2月27日:劇場の閉鎖が決まってしまった。宝塚ファンがいかなくなったら、ムラのお店やっていけるのかな。パスタ屋さんとか、劇場横のカフェとか、心配。流行、3月の前半までには収まってくれることを願う。

3月9日:宝塚再開。赤外線のサーモグラフィー導入かつ、観客はマスク全員着用して除菌徹底か。みんなで守れるといいけどなあ。でも、再開したことをニュースでたたかれてて悲しい。宝塚ファンって言いにくくなるからほんと、やめてほしい。

3月10日:政府方針を受けて、再度公演中止…。ニュースで批判されたから公演中止にしたんだろ?ってtwitterの声。感染対策を万全に整え、できる限りのことをした劇団の人たちや宝塚ファンの気持ち、わかってないなあ。心折れそう…。

3月21日:明日の雪組千秋楽・27日の花組公演、できるらしい。映画館での放映はないが、スカステで生放送!生放送で宝塚って、NHK以来か?すごい時代になってきた。

3月25日:3月末まで公演中止…。状況を考えたら仕方ないけど、宝塚への社会からの批判の声がものすごい。再開したりしなかったり、みっともないとまで言われてる…。かなしい。

3月30日:宝塚公式インスタグラムでメッセージ配信!インスタグラムで交流できる時代になるなんて、考えられなかったなあ…。でも、本当にありがたい!

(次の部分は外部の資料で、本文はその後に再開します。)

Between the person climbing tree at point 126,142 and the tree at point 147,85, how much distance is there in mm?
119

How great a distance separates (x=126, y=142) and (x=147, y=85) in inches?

※宝塚用語の補足:お茶会とは、役者さんのお話を聞けるイベントのこと。入り出待ちとは、役者さんに舞台の感想を書いた手紙を渡せるイベントのこと。ムラとは、宝塚市のこと。千秋楽とは、公演の最後の回のこと。

宝塚という劇団は(もちろん、どんな劇団もそうなのですが)、劇場に通うファンとの直接的な交流を大切にして、ビジネスとして成り立ってきました。それに、その交流のあり方は、劇場のある宝塚市や日比谷のお店の店員さんや地域の皆さまによって支えられ、それを支えるビジネスが地域に根付いてきた事情があります。劇場を長期間お休みにすることは、宝塚で働く人の生活のみならず、劇場がある地域の生活をお金の面で苦しめてしまうことになるのです。宝塚は3度、公演中止を発表していますが、H松の個人的な意見では、どうしても一気に長期間の休演を決められなかったのは宝塚の文化を守るためには地元のお店を守る必要があったという事情も、宝塚という劇団にはあったからだと思っています。劇場を長い間お休みにして、宝塚が独自でもっている有料のテレビチャンネルで新作を流すという手もあったと思いますが、それでは宝塚が今まで築き上げてきた地域とのつながりや、直接的な交流によって舞台を盛り上げていく楽しみ方を守ることはできないのです。劇場の閉鎖が長引いている今、オンラインでどこまで交流をすることができるか、どうすれば地元宝塚市・日比谷のお店の人たちの生活を守れるか。まさに宝塚は変化の岐路に立たされていると思います。また、宝塚を愛するファンのありかたも、同じように変化の岐路に立たされています。

社会が変わると、宝塚ファンという、社会から見れば小さなたった1つのコミュニティ(仲良しグループ)にも大きな変化があるのです。